The keys to development acceleration for technology companies can be grouped into four constructs:
1. A Culture Of Good Enough (For Now)
Technology organizations and their development teams must strive for excellence in their pursuit to drive innovation and delight customers. However, to be nimble, teams must be prepared to move into the unknown — a place where traditional waterfall project management does not go.
This quote from former Defense Secretary Donald Rumsfeld articulates the beauty of the agile methodology:
“Reports that say that something hasn’t happened are always interesting to me, because as we know, there are known knowns; there are things we know we know. We also know there are known unknowns; that is to say, we know there are some things we do not know. But there are also unknown unknowns — the ones we don’t know we don’t know.”
Because we don’t know what we don’t know when we’re developing a new product, Agile encourages rapid customer feedback by utilizing a minimum viable product (MVP). An MVP will not have all of the bells and whistles the product will have further in its development process. However, the MVP allows a team to quickly introduce the product to obtain feedback from the market and make needed adjustments.
Ultimately, the MVP is a critical tool that allows developers to learn what they don’t know and to build product enhancements by responding quickly and strategically to market feedback.
2. Technology Talent In a Very Tight Market
According to PwC’s 2019 “Annual Global CEO Survey,” “Availability of key skills” is one of the top three threats facing CEOs around the world, for good reason. There is an anticipated global shortage of more than 85 million technology workers, representing an estimated $8.5 trillion in lost annual revenue by 2030.
Therefore, many technology organizations are augmenting their teams with highly versatile, highly experienced talent in the form of consultants, freelancers and other professional contractors. Augmenting teams with an influx of talent introduces new ideas so that technology innovators can stay ahead of the demands of the market.
3. Process Transformation — DevOps Helps Eliminate Bottlenecks
Often, executives are so busy with day-to-day responsibilities that it is difficult for them to notice a deceleration in product development velocity. This deceleration is typically caused by bottlenecks that have become increasingly common as quality assurance, security and compliance requirements in many industries have become more demanding.

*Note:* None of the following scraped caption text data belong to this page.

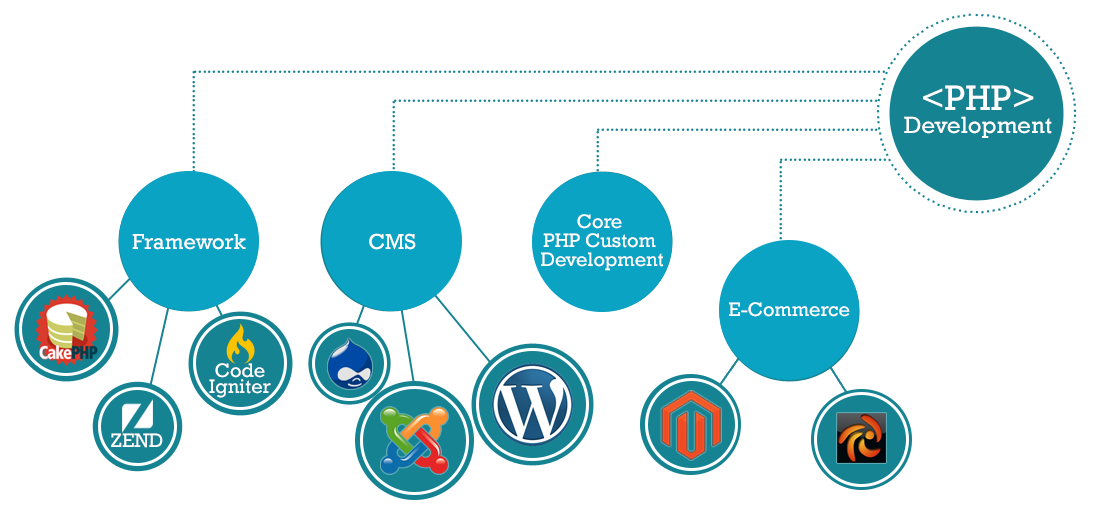 PHP website development in dehradun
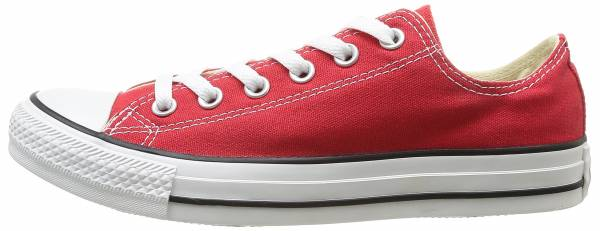 17 Reasons to NOT to Buy Converse Chuck Taylor All Star Core Ox (Mar 2019)   ddcb4a69f3ac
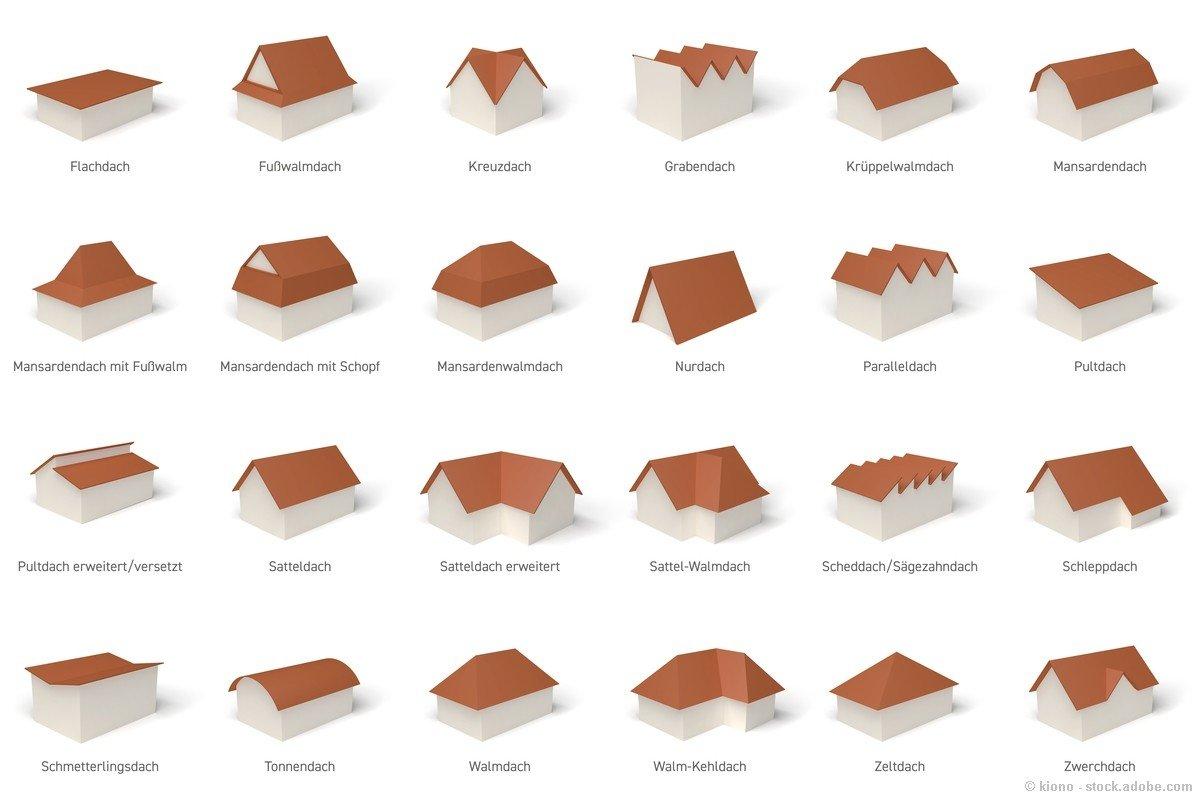 Dachformen Dachgaube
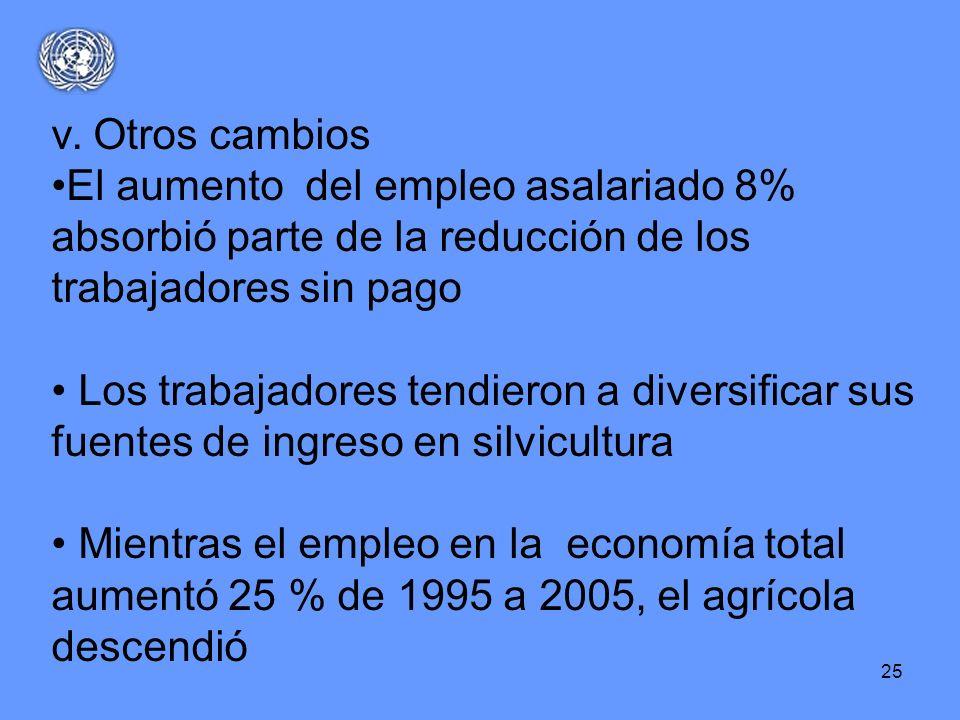 v. Otros cambiosEl aumento del empleo asalariado 8% absorbió parte de la reducción de los trabajadores sin pago.
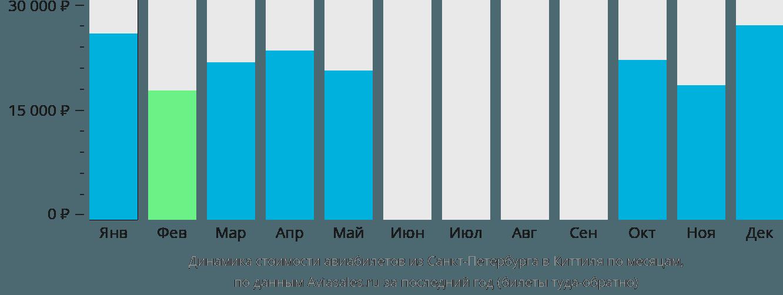 Динамика стоимости авиабилетов из Санкт-Петербурга в Киттиля по месяцам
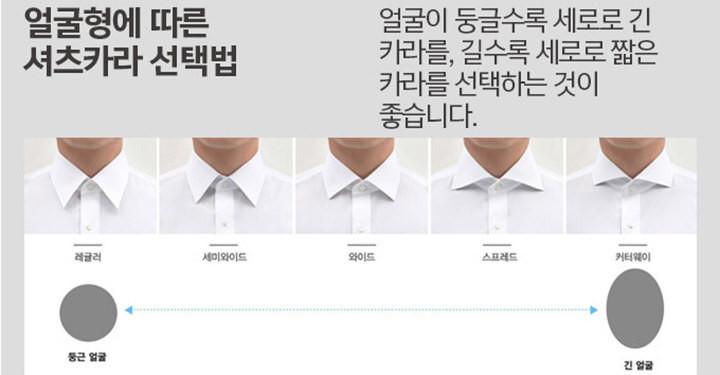 얼굴형에 따른 셔츠카라 선택법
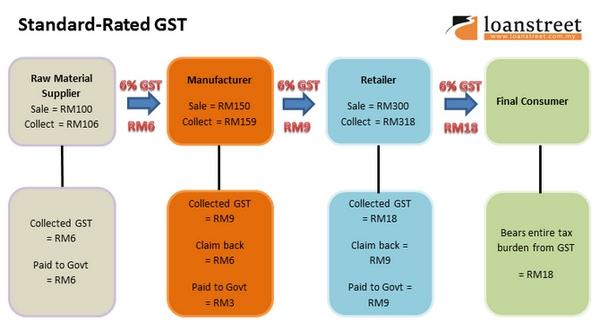 Penjelasan Ringkas Tentang Proses Mengutip Cukai GST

Evolving DevOps practices strive to substantially reduce these bottlenecks by presenting both a team culture and a set of processes that bring development and operations teams together. DevOps seeks to balance the need for quality, compliance, security and velocity within the software release process.
DevOps seeks to build quality into the product from the very beginning by operations team members collaborating with the development team early in the process. By taking this approach, issues like compliance risk, software stability and security are developed into the process, rather than these issues needing to be addressed at the end of the development process, nearly assuredly delaying product release.

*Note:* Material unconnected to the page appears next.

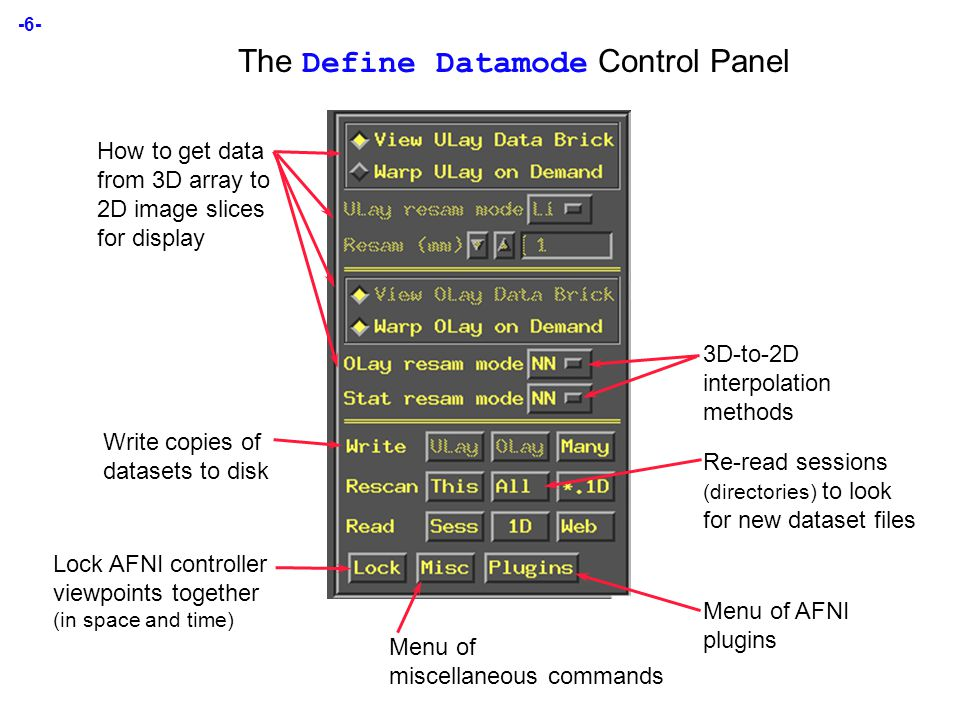 -6- The Define Datamode Control Panel How to get data from 3D array to 2D image slices for display Write copies of datasets to disk Re-read sessions (directories) to look for new dataset files Lock AFNI controller viewpoints together (in space and time) Menu of AFNI plugins Menu of miscellaneous commands 3D-to-2D interpolation methods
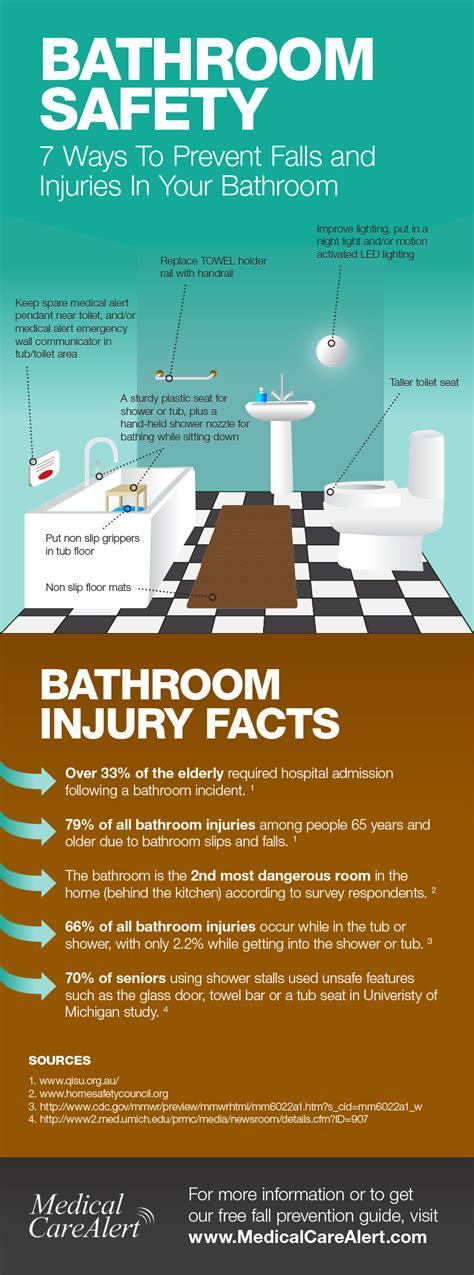 bathroom safety  seniors bathroom fall risks info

4. A Productive Executive Mindset
Organizational bottlenecks caused by executive leadership are often overlooked or forgiven due to the stature of the individuals involved. However, the job of the executive team is to make decisions — then the organization must execute.

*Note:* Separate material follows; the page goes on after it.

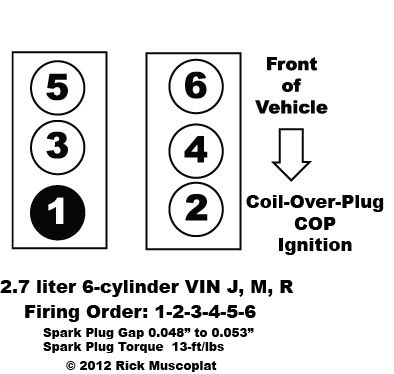 Sb Chevy 350 Engine Chevy Engine Wallpaper Wiring Diagram
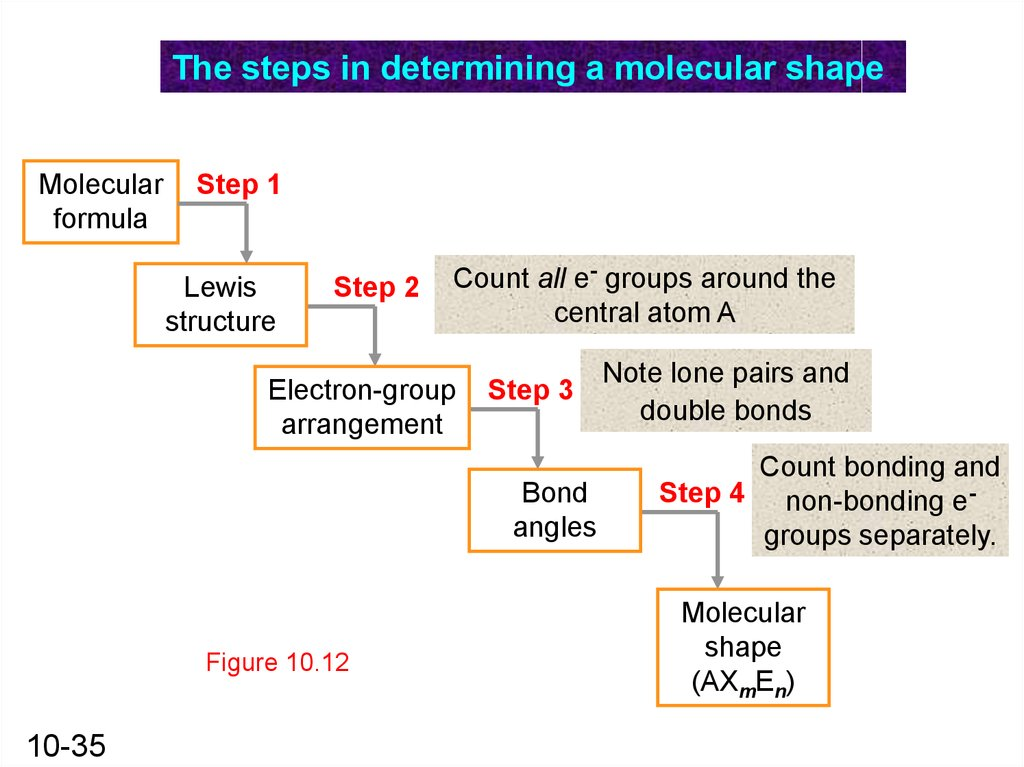 The Shapes Of Molecules Online Presentation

Ram Charan addresses the problem of the lack of organizational execution in an insightful Harvard Business Review article. Mr. Charan observes that ambivalence or outright resistance usually arises due to a lack of dialogue with the people charged with implementing the decision in question.
This dynamic can be particularly pronounced in publicly traded companies that are often pressured to manage for short-term gain. When the same organization is asked to innovate, the desire for innovation does not necessarily align with short-term demands. However, longer-term innovation and short-term demands can and must successfully coexist.
Innovation can be achieved faster and more successfully by creating a vivid shared vision — a compelling story of why. Then, leadership must actively share the vision within the organization and, in many cases, externally with investors. With the vision established, leaders must motivate team members across the organization to make day-to-day decisions that lead to long-term growth and innovation.
Speed is paramount for competitiveness within today’s technology landscape, but speed isn’t the goal in and of itself. Instead, the goal must be to assess the business value of a product and deliver it quickly. Becoming comfortable with an MVP strategy, leveraging Agile product and project development methods, rapidly acquiring talent, eliminating bottlenecks and establishing the right culture among the executive leadership team will allow quick product delivery and maximum business value throughout the process.
Ultimately, as the quote from Eric Ries points out, successful organizations will be those that can learn faster than their competition and apply those learnings.